Significant changes to Inheritance Tax (IHT) announced by the new Chancellor of the Exchequer Rachel Reeves in her first Budget have caused anger and fear among the farming community. However, it is essential that we stay calm. The changes do not come into play until 6th April 2026 and there are steps that can be taken in most cases to reduce or eliminate increased IHT liabilities.

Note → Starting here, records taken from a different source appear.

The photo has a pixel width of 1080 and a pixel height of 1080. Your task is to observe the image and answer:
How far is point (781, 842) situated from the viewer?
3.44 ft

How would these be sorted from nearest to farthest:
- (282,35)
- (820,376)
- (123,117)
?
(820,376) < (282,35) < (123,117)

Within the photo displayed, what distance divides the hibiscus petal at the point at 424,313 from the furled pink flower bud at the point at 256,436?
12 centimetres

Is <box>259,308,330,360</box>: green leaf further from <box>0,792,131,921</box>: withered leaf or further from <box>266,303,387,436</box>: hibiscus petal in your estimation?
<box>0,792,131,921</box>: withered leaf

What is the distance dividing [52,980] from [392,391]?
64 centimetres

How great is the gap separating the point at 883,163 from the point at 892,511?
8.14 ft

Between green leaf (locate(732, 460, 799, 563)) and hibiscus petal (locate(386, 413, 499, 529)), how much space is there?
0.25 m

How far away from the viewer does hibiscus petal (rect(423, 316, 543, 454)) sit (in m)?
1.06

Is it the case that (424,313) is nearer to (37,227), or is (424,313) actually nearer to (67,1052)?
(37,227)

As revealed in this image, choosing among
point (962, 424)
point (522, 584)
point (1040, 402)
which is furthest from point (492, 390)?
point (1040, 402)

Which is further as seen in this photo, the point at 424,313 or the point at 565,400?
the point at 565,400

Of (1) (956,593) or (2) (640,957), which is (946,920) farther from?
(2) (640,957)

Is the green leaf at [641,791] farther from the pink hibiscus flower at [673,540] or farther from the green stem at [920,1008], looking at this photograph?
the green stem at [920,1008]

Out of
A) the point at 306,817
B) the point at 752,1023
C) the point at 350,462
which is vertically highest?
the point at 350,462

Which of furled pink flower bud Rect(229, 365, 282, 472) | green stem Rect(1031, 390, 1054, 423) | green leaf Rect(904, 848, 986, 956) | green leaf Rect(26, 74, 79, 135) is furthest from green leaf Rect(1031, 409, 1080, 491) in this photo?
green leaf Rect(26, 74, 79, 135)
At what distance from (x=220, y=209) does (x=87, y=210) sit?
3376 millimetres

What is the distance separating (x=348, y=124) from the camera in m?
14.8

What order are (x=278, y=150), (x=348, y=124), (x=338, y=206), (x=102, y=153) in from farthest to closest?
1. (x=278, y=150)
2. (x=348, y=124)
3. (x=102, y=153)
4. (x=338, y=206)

What is the present position?
An individual can claim both Agricultural Property Relief (APR) on land and Business Property Relief (BPR) on the value of their share of partnership assets or company shares
In the case of APR the land has to be owned for two years if farmed in-hand, or seven years if rented out
The property has to be used for agricultural purposes to qualify for APR, and non-agricultural value does not qualify for APR
In the case of BPR, the partnership or company has to have been trading for at least two years
APR provides 100% IHT relief, apart from land subject to a tenancy going back to before 1995
BPR also provides 100% relief, apart from certain assets owned personally by an individual and occupied by their partnership or company, in which case the relief is 50%
Once all the above conditions are met, there is no upper limit of APR and BPR that can be claimed
After APR and BPR have been deducted from a person’s estate, any balance over £325,000 is taxed at 40%. Assets given away in the seven years before death are also taken into account.
How will the Budget change IHT reliefs?
All of the above remains unchanged with one exception – there is to be a combined upper limit of £1 million for APR and BPR. Any excess will receive 50% relief. For example, a person owning £3 million of property and partnership capital will get 100% relief on the first £1 million and 50% relief on the other £2 million. This means £2 million exempt and £1 million subject to IHT.
The position then gets more complicated in the case of a married couple, as assets can pass tax-free to the survivor who can also inherit the unused proportion of their spouse’s £325,000 nil rate band. Unfortunately, the new £1 million APR and BPR limit cannot be passed to the surviving spouse, and any wills that leave all assets to the survivor may not be as tax-efficient.
As a result of these changes, farmers will need to consider making gifts of business assets earlier than they previously intended. It is important to note:
A gift more than seven years before death is exempt from IHT
A gift more than three years but less than seven years is taken into account, but the IHT on the gift is tapered
Where death occurs within three years from the gift, there is no reduction in the IHT
For this planning to be effective, the person making the gift cannot continue to benefit from the asset after the gift. This is known as reservation of benefit, and if HMRC can show this has taken place, they will calculate the IHT liability as if the asset is still owned
Life insurance will become more important for farmers wishing to protect their families from IHT liabilities. This could be a seven-year term policy, which ceases on the 7th anniversary if the gift
There will be Capital Gains Tax consequences of making lifetime gifts, as HMRC taxes them as if the property has been sold at full market value. In most cases an election can be made to defer this tax liability.
I will finish as I started by saying that it is essential that we stay calm. By planning carefully, there are actions that can be taken to improve the position so that you do not leave your loved ones with an unexpected IHT liability.